¿Qué podemos hacer -me pregunta un
lector amigo- para eliminar esta violencia de género que, a pesar de las normas
legales, sigue creciendo como hierba destructora y mortífera? En mi opinión, para
responder podríamos emplear una imagen
tomada de la botánica: “como ocurre con las demás plantas venenosas, para
lograr su exterminio es necesario que, al mismo tiempo, arranquemos sus raíces
y limpiemos la atmósfera de las miasmas que las favorecen”.
Las raíces, efectivamente, se
plantaron -y, en cierta medida se siguen esparciendo- mediante esa educación
machista e inhumana que privilegia la fuerza física e, incluso, el poder de los
poderosos, y que se adentra en la profundidad de las conciencias de tantos
seres que no han llegado a asumir el valor absoluto de cada una de las personas
con independencia del sexo, de la edad y del nivel económico, social o político
que haya alcanzado.
Mientras que no aceptemos que el
capital más importante de nuestro patrimonio humano es nuestra condición de persona,
la valoración de nuestros conciudadanos y el trato que le dispensemos serán
inadecuados y, la mayoría de las veces, injusto. Lo digo de una manera más
clara: la fuerza física, el poder político, la función social e, incluso, la
misión religiosa, no constituyen los datos determinantes del respeto con el que
hemos de tratarnos todos.
En mi opinión, la única fórmula para lograr arrancar el machismo agresivo es el
reconocimiento explícito de que la persona humana constituye el fundamento y el
punto focal de todas las acciones económicas, sociales y políticas. Por muchas
estrategias pedagógicas que ensayemos, no lograremos eliminar el machismo en la
familia y en la sociedad si no aceptamos que el respeto a la persona -a todas
las personas, mujeres y hombres- es una condición esencial y el punto de
partida de las teorías filosóficas, de las doctrinas éticas y de las prácticas
educativas.
______
[Tareas del ejercicio]
a - Responde estas preguntas sobre el texto sobre la violencia de género:
(i) ¿Quién plantea la pregunta con la que se abre el texto?
(ii) ¿Mediante qué tipo de educación se plantaron las raíces?
(iii) ¿Qué cuatro cosas no constituyen los datos determinantes del respeto?
b - Según el texto sobre la violencia de género, ¿por qué las estrategias pedagógicas no bastan para eliminar el machismo? Explícalo en una a tres oraciones, por favor.
c - Extrae del texto sobre la violencia de género el tramo que va desde "Las raíces, efectivamente, se" hasta "que haya alcanzado.".
Los registros son material aparte, sin relación con el texto sobre la violencia de género.

[Lista de registros]
______
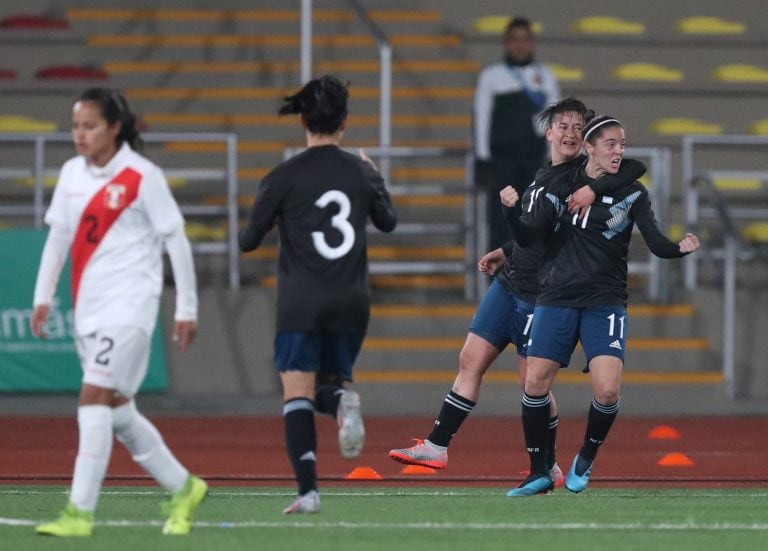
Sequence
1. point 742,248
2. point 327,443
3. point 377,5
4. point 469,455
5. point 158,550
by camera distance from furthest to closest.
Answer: point 377,5
point 742,248
point 327,443
point 469,455
point 158,550

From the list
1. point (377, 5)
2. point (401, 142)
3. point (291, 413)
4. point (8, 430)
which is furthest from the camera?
point (377, 5)

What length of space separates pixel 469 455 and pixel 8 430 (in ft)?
13.6

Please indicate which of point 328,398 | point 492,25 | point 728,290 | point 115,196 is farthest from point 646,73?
point 115,196

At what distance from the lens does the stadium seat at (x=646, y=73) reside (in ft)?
69.7

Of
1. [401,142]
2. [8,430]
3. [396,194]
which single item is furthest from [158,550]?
[401,142]

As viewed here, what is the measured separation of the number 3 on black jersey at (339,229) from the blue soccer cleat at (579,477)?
7.16 ft

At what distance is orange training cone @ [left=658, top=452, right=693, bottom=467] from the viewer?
39.5 ft

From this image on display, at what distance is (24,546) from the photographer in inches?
293

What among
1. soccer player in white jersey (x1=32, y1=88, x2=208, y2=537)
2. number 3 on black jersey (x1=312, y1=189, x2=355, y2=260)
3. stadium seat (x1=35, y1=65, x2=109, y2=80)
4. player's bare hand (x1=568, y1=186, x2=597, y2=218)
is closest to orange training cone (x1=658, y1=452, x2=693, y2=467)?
player's bare hand (x1=568, y1=186, x2=597, y2=218)

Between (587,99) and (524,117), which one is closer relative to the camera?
(524,117)

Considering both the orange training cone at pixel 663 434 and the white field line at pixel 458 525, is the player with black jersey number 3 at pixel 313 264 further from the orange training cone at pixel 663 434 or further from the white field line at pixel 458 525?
the orange training cone at pixel 663 434

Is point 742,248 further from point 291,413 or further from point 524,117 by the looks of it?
point 291,413

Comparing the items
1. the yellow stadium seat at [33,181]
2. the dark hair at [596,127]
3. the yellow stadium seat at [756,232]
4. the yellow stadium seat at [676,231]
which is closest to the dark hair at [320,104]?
the dark hair at [596,127]

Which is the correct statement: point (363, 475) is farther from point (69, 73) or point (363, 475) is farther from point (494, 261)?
point (69, 73)
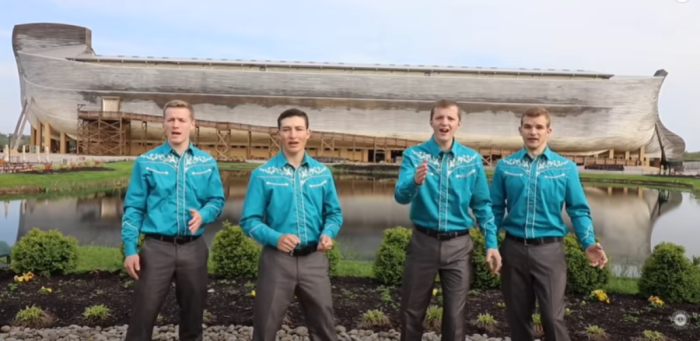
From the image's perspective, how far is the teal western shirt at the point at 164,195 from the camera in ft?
11.6

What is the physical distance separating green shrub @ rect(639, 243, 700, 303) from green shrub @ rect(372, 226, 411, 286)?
2.97m

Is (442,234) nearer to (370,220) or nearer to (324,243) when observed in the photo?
(324,243)

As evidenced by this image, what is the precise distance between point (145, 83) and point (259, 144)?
11984 mm

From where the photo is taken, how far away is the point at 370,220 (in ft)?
44.8

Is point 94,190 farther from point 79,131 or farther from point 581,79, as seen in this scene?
point 581,79

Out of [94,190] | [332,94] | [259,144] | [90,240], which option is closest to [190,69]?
[259,144]

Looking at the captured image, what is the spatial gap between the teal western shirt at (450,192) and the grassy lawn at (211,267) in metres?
3.46

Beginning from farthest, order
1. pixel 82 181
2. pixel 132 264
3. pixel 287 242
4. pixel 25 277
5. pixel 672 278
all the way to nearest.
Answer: pixel 82 181 < pixel 25 277 < pixel 672 278 < pixel 132 264 < pixel 287 242

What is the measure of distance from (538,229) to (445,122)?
1105 mm

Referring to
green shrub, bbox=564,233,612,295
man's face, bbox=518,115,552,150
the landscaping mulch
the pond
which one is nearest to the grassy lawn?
green shrub, bbox=564,233,612,295

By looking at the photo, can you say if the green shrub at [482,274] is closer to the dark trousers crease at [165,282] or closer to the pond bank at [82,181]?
the dark trousers crease at [165,282]

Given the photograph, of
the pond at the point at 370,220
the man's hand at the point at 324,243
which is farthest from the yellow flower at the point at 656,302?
the man's hand at the point at 324,243
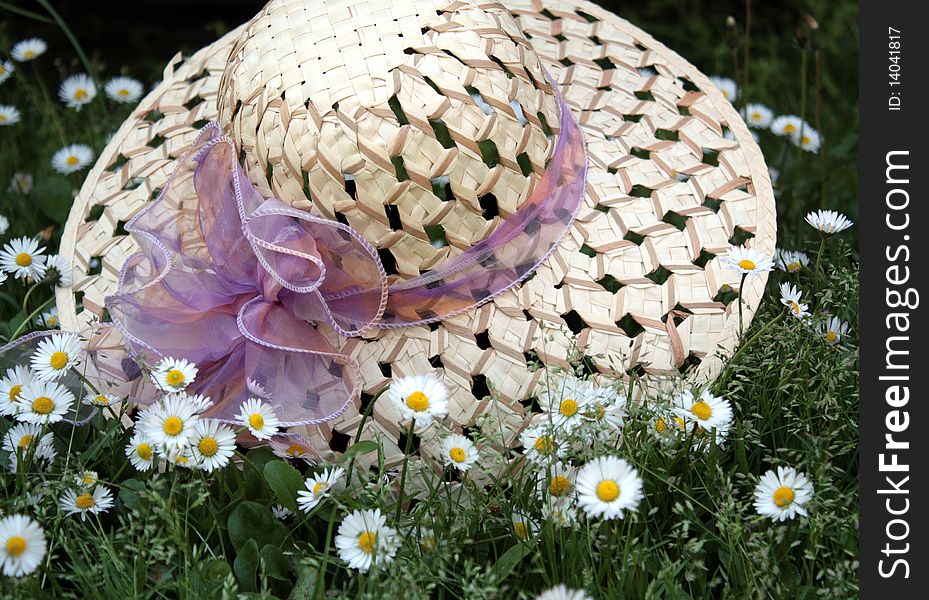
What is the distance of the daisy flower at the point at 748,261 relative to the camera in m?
1.23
______
[Respuestas escritas]
a -
(i) Un lector amigo.
(ii) Mediante una educación machista e inhumana.
(iii) La fuerza física, el poder político, la función social y la misión religiosa.

b - No bastan porque no lograrán eliminar el machismo en la familia y en la sociedad si no se acepta que el respeto a todas las personas, mujeres y hombres, es una condición esencial. Ese respeto es también el punto de partida de las teorías filosóficas, de las doctrinas éticas y de las prácticas educativas.

c -
Las raíces, efectivamente, se
plantaron -y, en cierta medida se siguen esparciendo- mediante esa educación
machista e inhumana que privilegia la fuerza física e, incluso, el poder de los
poderosos, y que se adentra en la profundidad de las conciencias de tantos
seres que no han llegado a asumir el valor absoluto de cada una de las personas
con independencia del sexo, de la edad y del nivel económico, social o político
que haya alcanzado.